## Prompt
Gather every line below that contains the word "space", matching its case exactly.

## Records shown
——————
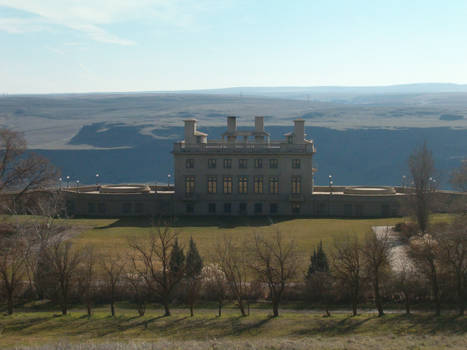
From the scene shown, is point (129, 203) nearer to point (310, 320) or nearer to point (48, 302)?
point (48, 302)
——————
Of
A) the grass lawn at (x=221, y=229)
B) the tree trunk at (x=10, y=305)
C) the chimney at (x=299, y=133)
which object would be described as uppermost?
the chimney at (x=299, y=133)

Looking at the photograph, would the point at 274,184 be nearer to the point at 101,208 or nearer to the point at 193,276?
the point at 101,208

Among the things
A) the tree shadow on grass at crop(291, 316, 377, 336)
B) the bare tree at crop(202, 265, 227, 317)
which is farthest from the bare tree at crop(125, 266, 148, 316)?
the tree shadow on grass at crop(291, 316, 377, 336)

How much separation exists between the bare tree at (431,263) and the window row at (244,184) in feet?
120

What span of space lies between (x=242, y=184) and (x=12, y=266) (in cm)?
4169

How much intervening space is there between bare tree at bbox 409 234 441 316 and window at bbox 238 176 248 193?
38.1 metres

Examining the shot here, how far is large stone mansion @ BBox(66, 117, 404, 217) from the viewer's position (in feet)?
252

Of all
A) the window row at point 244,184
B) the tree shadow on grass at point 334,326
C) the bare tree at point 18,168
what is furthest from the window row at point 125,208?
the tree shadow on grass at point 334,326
——————
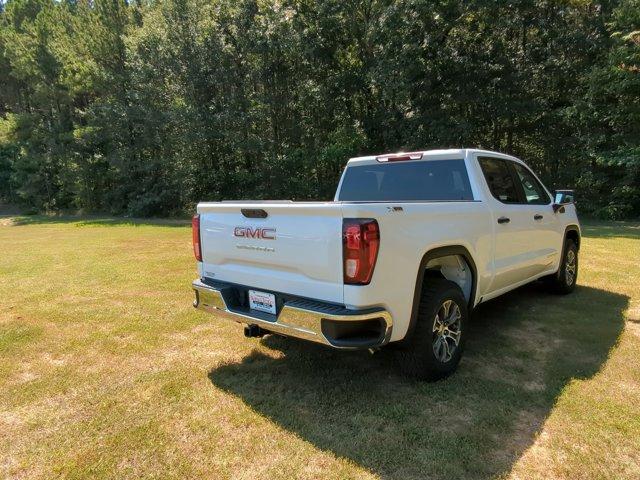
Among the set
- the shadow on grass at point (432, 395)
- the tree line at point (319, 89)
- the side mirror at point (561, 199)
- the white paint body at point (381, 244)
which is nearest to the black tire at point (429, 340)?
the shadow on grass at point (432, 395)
——————
## Answer
What span of space lies between (x=242, y=184) and (x=12, y=266) (in cm)?
How much intervening space is there between bare tree at bbox 409 234 441 316 and window at bbox 238 176 248 193?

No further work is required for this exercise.